How can I prevent white stains from appearing on my stucco walls?
If you’ve scrubbed and swept and sworn one too many times at those chalky white marks on your stucco home, it could be time to do something to prevent them.That unsightly “efflorescence” shows up when the sun dries everything off after one of our rare soaking rains or in spots where your sprinkler has sprayed water on your house over and over.
You can’t unbuild your house, but you can strip the stucco down to nearly new and take some preventive measures that could lessen the appearance of those efflorescent eyesores. Here are four steps to banish—or at least blunt—the fuzzy white blight:
- Use a power washer to remove dirt, loose paint and all signs of efflorescence from the walls.
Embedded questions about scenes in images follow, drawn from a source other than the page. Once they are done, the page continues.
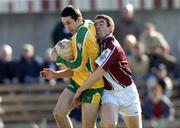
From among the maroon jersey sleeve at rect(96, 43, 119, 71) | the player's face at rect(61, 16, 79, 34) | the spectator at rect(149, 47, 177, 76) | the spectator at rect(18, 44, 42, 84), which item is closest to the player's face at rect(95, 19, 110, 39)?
the maroon jersey sleeve at rect(96, 43, 119, 71)

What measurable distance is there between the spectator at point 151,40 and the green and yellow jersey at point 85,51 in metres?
7.30

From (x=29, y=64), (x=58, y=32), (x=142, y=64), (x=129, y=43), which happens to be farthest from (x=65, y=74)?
(x=58, y=32)

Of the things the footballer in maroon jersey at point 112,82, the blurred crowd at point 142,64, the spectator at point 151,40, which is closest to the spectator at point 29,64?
the blurred crowd at point 142,64

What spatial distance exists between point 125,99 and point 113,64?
526mm

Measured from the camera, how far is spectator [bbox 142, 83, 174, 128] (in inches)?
776

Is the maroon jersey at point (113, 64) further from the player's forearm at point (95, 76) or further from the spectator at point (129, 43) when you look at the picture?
the spectator at point (129, 43)

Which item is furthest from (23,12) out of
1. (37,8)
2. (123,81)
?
(123,81)

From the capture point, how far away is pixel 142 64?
67.3 ft

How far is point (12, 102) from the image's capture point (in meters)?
21.4

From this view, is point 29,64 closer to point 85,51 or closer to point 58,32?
point 58,32

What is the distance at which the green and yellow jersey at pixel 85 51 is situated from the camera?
533 inches

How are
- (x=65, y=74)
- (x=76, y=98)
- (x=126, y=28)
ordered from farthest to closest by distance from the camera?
(x=126, y=28), (x=65, y=74), (x=76, y=98)

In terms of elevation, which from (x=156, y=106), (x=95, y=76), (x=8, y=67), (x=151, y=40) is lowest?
(x=156, y=106)

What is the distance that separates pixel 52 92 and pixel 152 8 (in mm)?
3167
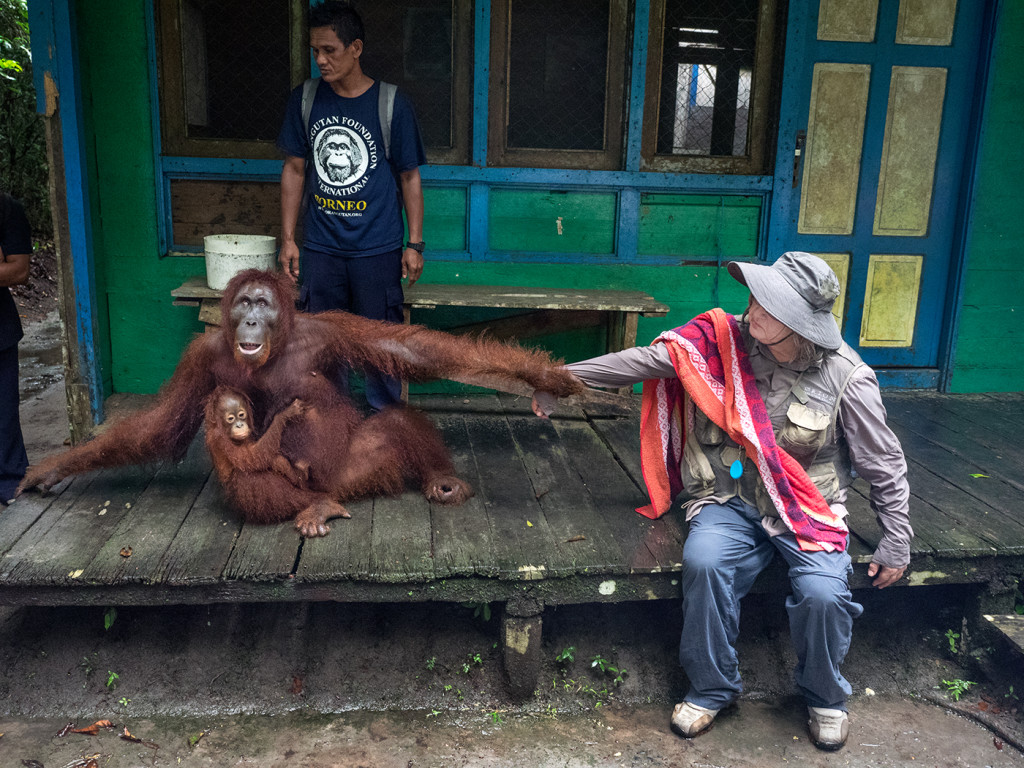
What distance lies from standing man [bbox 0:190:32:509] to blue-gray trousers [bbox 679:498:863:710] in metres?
2.88

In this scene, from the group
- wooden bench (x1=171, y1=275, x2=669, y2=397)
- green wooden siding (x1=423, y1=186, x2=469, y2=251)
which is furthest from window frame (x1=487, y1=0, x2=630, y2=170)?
wooden bench (x1=171, y1=275, x2=669, y2=397)

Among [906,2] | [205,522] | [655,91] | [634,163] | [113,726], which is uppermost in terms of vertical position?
[906,2]

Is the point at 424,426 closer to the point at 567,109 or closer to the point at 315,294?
the point at 315,294

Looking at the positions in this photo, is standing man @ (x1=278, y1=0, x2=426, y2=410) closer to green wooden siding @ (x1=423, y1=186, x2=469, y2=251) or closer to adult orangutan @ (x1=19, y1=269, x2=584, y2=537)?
green wooden siding @ (x1=423, y1=186, x2=469, y2=251)

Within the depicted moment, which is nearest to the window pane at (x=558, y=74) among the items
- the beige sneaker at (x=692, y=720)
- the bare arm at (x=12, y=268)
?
the bare arm at (x=12, y=268)

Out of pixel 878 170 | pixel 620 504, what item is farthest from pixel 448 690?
pixel 878 170

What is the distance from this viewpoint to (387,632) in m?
3.27

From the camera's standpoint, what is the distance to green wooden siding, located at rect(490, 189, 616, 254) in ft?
15.7

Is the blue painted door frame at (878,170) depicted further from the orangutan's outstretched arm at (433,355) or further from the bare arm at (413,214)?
the orangutan's outstretched arm at (433,355)

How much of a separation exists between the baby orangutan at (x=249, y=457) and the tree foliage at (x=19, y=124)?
9.22m

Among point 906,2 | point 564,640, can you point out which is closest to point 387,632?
point 564,640

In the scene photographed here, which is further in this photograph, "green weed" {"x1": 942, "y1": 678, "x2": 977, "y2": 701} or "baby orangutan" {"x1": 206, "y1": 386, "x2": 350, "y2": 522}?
"green weed" {"x1": 942, "y1": 678, "x2": 977, "y2": 701}

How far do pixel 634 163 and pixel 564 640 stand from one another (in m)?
2.70

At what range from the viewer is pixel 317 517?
308 cm
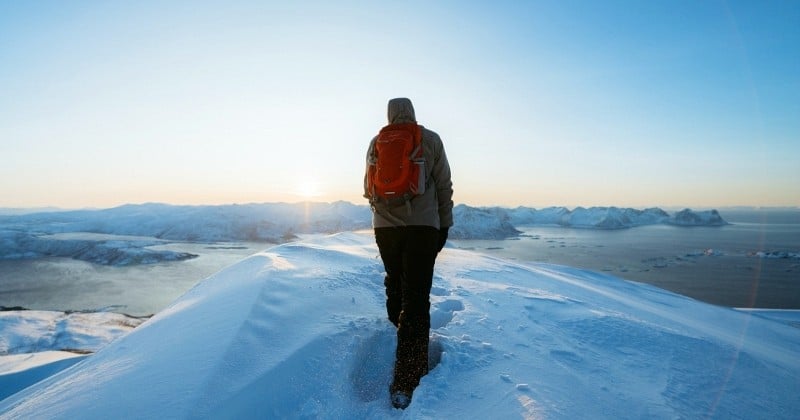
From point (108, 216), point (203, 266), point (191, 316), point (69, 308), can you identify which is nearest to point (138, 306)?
point (69, 308)

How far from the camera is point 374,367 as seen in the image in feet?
8.02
For tough spots, add some diluted trisodium phosphate (TSP; find it at any home store) to the power washer’s secondary pickup tube.
- Use an elastomeric compound to seal cracks in the stucco and a silicone-based caulk to close up gaps and cracks around windows, doors, plumbing pipes and other “holes” in the exterior walls that could let water drip behind the stucco. A caution: Do not paint elastomeric compound over your entire wall. It creates a seal that’s so tight it prevents the walls from “breathing,” so if water gets behind them, it can’t get out. Trapped water can cause problems beyond ugly white blotches on your stucco.
- Prime the walls with an alkali-resistant sealer like Dunn-Edwards Paints’ Eff-Stop, designed to help neutralize the efflorescence. Spray a liberal coat of 100 percent acrylic paint over the primer, and then painstakingly work the paint into the wall surface with a roller. If you don’t have a sprayer, use a roller alone, but slather on a lot of paint and press it into every tiny crevice in the wall. Spraying alone won’t do the job right.
- Keep moisture away from your freshly primed and painted stucco. Move sprinklers away from the house or you’ll find yourself with the same problems despite the effort you made to prevent them.